## WHAT TO PRODUCE
Recast all of the material below as a numbered list, leaving out the blank lines.

Lines of data:

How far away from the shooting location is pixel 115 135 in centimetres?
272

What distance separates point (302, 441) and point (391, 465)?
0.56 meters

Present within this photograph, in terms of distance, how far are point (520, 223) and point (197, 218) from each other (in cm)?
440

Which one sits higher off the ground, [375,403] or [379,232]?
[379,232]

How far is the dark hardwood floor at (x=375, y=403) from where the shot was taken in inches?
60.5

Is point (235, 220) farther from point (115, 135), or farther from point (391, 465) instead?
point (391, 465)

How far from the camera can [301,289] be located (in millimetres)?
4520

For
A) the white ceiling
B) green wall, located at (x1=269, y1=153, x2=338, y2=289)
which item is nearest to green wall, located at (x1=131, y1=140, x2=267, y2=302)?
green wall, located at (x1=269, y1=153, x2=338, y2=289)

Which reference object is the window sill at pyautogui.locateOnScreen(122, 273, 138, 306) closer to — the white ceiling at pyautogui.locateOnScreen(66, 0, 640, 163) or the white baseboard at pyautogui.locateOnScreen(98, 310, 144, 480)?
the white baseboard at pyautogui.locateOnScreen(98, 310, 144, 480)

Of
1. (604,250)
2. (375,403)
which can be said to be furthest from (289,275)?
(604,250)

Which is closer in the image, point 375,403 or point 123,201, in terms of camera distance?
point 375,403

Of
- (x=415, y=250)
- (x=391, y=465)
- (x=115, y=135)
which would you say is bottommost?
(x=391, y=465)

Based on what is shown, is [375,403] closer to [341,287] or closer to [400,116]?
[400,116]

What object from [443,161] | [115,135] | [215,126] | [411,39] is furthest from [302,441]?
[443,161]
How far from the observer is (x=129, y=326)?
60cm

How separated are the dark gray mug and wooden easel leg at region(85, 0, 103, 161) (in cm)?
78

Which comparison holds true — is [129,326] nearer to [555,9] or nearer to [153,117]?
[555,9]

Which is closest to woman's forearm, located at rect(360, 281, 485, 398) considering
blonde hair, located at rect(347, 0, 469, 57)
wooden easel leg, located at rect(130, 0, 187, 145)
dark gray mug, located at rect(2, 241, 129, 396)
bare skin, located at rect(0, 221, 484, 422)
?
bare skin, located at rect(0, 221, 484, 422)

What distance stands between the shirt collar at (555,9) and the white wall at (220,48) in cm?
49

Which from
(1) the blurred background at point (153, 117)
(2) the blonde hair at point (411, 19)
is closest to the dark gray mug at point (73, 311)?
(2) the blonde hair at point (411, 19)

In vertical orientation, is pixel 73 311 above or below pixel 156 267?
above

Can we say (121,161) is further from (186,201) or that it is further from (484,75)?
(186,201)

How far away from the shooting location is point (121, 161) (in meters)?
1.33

## THE SOLUTION
1. How far away from the shooting location is pixel 115 135 in centimetres?
2. 272
3. What distance separates point (302, 441) and point (391, 465)?
4. 0.56 meters
5. Present within this photograph, in terms of distance, how far are point (520, 223) and point (197, 218) from each other (in cm)?
6. 440
7. Which one sits higher off the ground, [375,403] or [379,232]?
8. [379,232]
9. How far is the dark hardwood floor at (x=375, y=403) from where the shot was taken in inches?
10. 60.5
11. Is point (235, 220) farther from point (115, 135), or farther from point (391, 465) instead?
12. point (391, 465)
13. How far from the camera can [301,289] be located (in millimetres)?
14. 4520
15. For
16. A) the white ceiling
17. B) green wall, located at (x1=269, y1=153, x2=338, y2=289)
18. which item is nearest to green wall, located at (x1=131, y1=140, x2=267, y2=302)?
19. green wall, located at (x1=269, y1=153, x2=338, y2=289)
20. Which reference object is the window sill at pyautogui.locateOnScreen(122, 273, 138, 306) closer to — the white ceiling at pyautogui.locateOnScreen(66, 0, 640, 163) or the white baseboard at pyautogui.locateOnScreen(98, 310, 144, 480)?
21. the white baseboard at pyautogui.locateOnScreen(98, 310, 144, 480)
22. Of
23. 1. (604,250)
24. 2. (375,403)
25. which can be said to be furthest from (289,275)?
26. (604,250)
27. Which is closer in the image, point 375,403 or point 123,201, in terms of camera distance?
28. point 375,403
29. Of
30. - (x=415, y=250)
31. - (x=391, y=465)
32. - (x=115, y=135)
33. which would you say is bottommost?
34. (x=391, y=465)
35. Based on what is shown, is [375,403] closer to [341,287] or closer to [400,116]?
36. [400,116]
37. What object from [443,161] | [115,135] | [215,126] | [411,39] is furthest from [302,441]?
38. [443,161]
39. How far from the observer is (x=129, y=326)?
40. 60cm
41. How separated are the dark gray mug and wooden easel leg at region(85, 0, 103, 161) (in cm)?
42. 78
43. Which comparison holds true — is [129,326] nearer to [555,9] or nearer to [153,117]?
44. [555,9]
45. Which is closest to woman's forearm, located at rect(360, 281, 485, 398) considering
46. blonde hair, located at rect(347, 0, 469, 57)
47. wooden easel leg, located at rect(130, 0, 187, 145)
48. dark gray mug, located at rect(2, 241, 129, 396)
49. bare skin, located at rect(0, 221, 484, 422)
50. ?
51. bare skin, located at rect(0, 221, 484, 422)
52. What distance stands between the shirt collar at (555,9) and the white wall at (220,48) in cm?
53. 49
54. Which from
55. (1) the blurred background at point (153, 117)
56. (2) the blonde hair at point (411, 19)
57. is closest to the dark gray mug at point (73, 311)?
58. (2) the blonde hair at point (411, 19)
59. In vertical orientation, is pixel 73 311 above or below pixel 156 267?
60. above
61. Can we say (121,161) is further from (186,201) or that it is further from (484,75)?
62. (186,201)
63. How far away from the shooting location is point (121, 161) (in meters)?
64. 1.33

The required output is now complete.